— To-do list —
**a.** Could you rewrite the paragraph of the essay about writing fiction that begins "A poet I'm not" as a short bulleted list that keeps its main facts?
**b.** Would you carry on the essay about writing fiction, picking up right after its final sentence?

— Selection —

===

I started writing poetry in grade school. Encouraged by even the slightest praise, I kept writing poems throughout high school. What I wrote was too abstract to be good- my poems had the slipperiness of an eel soaked in butter. They were abstract because my thoughts were abstract; I didn’t quite know what I wanted to say
If I try to write poetry today, the result is much the same. Someone (perhaps it’s apt that I forget who) once said that, if you write poetry at twenty, it’s because you’re twenty. If you write poetry at forty, it’s because you’re a poet.
A poet I’m not. I know that now. I write essays now, and copy. I ghostwrite ebooks and newsletters and blog posts. I’ve developed some skill in those areas, mostly through sheer persistence and hard work, but also because there’s a seed of talent buried somewhere within me.
I love writing the things I write. It calms me, frees me, answers some questions, and asks some more. Still, it’s stories that I want to write. The itch first began a couple of years ago. I knew I could write well, so fiction simply seemed like the next step.
So I set about writing stories, and discovered that it was hard—really hard—to write fiction. To be honest, I was a bit taken aback. If I was a good writer, why couldn’t I write stories? I tried again, and again, thinking that perhaps my lack of ability was a fluke- maybe the story I was trying to write just wasn’t the right story. So I wrote another. And another. And another.
None of them were good, so I continued. Two years later, I’m just starting to get my bearings in the world of fiction. And one thought keeps nagging me: why do I persist? Why not just stick to blog posts and newsletters? Why do I feel this compulsion to write stories? The answer, of course, is complicated. For starters, there is a nugget of ability somewhere in me; I know that as deeply as I know anything. I feel a tug every time I read a great story and think I wish I’d written that.
It’s more than that, though. I’ve always felt a moral obligation to write stories, an inexplicable feeling of responsibility, of duty, not unlike the responsibility I felt in serving my country in the Navy.
That’s the aspect of my motivation that I’ve been questioning lately, that I’ve been wrestling with. Turns out my subconscious has been wrestling with this problem, too, and it finally revealed the answer to me during a recent conversation with a friend.
This friend had recently attended a conference for work. When I asked him how the conference had gone, he spent no time on the material presented; instead, he told me about many of the other people who’d attended. In recounting many of their behaviors, he could barely disguise the disgust in his voice. They had been rude, self-involved, pushy, demanding.
Not a single detail escaped his lips about the content of the conference- the presentations, the speakers, the food, the hotel. It was all about the people, with a continuous subtext of how superior he was to each of them.
This is why I want to tell stories, I thought. My friend badly needed a dose of empathy, and stories increase our empathy by letting us see things from someone else’s point of view. They teach us that other people live lives just as compex, as difficult, as real as ours. They teach us to step outside of our incredibly limited perspectives and see the world for what it really is: a vast labyrinth of interwoven stories.

===

— Record set —
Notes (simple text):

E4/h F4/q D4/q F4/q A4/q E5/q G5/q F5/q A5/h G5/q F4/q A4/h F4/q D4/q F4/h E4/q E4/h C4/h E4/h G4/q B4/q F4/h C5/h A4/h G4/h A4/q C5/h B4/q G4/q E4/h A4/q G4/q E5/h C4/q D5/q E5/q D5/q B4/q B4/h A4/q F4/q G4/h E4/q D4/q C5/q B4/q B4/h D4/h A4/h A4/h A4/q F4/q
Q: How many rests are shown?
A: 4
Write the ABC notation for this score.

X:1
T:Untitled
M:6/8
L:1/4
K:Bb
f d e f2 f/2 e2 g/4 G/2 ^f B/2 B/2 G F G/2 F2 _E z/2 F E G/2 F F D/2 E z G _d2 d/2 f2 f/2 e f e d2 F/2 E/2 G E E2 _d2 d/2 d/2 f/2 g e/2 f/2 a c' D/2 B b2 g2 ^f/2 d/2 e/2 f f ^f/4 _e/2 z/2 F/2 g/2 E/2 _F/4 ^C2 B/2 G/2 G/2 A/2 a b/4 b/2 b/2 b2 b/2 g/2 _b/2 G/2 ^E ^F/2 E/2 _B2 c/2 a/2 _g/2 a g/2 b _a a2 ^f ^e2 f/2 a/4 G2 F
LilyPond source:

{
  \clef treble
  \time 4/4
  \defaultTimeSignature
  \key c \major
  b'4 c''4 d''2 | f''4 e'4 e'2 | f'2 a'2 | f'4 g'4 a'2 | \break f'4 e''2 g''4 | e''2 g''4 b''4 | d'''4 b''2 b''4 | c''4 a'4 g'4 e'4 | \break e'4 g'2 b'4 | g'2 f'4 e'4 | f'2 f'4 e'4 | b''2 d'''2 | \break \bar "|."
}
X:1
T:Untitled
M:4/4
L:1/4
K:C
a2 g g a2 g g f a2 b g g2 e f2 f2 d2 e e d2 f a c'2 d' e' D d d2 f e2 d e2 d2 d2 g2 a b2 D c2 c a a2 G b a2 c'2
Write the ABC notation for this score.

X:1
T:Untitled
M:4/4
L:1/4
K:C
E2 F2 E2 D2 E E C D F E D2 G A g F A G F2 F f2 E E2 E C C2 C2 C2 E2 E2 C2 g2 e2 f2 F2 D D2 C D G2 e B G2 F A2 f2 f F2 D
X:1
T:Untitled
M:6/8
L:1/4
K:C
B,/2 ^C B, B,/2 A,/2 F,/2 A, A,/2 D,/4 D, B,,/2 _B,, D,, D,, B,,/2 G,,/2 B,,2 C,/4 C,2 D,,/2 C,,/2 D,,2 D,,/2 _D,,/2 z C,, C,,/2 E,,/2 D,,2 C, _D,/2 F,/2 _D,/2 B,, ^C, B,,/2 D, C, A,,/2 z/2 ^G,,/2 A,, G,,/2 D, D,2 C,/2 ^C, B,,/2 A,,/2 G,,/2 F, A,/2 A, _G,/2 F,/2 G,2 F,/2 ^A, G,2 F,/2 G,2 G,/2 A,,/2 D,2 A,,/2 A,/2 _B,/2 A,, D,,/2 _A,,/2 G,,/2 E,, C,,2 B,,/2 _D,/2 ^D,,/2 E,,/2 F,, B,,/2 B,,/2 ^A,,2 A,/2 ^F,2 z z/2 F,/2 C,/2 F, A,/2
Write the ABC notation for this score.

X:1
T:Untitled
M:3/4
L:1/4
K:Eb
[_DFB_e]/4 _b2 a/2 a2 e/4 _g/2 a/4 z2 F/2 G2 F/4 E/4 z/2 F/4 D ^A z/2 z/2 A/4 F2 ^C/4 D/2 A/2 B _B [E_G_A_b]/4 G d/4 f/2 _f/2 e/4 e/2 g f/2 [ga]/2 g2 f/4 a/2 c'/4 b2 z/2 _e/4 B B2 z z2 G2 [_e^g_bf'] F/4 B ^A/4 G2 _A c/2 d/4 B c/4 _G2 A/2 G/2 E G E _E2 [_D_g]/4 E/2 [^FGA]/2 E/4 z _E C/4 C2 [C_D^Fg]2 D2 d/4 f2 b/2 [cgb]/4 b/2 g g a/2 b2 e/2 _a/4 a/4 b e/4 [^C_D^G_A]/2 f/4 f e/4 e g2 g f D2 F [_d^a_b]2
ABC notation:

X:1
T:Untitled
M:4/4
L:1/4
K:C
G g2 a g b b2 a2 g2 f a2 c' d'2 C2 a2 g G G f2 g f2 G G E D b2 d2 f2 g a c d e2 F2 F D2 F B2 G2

===

— Answers —
**a.**
- The writer now knows they are not a poet.
- The writer now writes essays and copy, and ghostwrites ebooks, newsletters and blog posts.
- The writer has built skill in these areas mostly through persistence and hard work, and also through a seed of talent buried within.

**b.**
While this connected a couple of dots, it wasn’t the final answer. I’d known of empathy’s relationship with empathy prior to this conversation. What I don’t think I realized is just how foundational a lack of empathy is to many of our problems as a society.
In a brilliantly written essay, Mandy Brown explores the notion of a meritocracy through (what else?) a story published in the late 1950s. It’s a timely and necessary topic, since so many have been throwing around the word (meritocracy) lately. Brown explains that, not only are we not living in a meritocracy, but we don’t want to, either, since what a true meritocracy would look like is nothing like what we envision.
...the real meritocracy isn’t one in which every person is judged equally, and any privileges or systemic disadvantages are swept out of the way. The meritocracy we have is one in which the illusion of merit is used to justify the neglect of those less fortunate. That meritocracy is deployed not in order to give everyone an equal opportunity to achieve, but to defend the preexisting structures of power.
The word that struck me here was judged.
Judgement is the most acceptable form of sickness known to man. And make no mistake, it is a sickness. It’s vile, and it twists and contorts our otherwise lovely little hearts into horrific caricatures of themselves.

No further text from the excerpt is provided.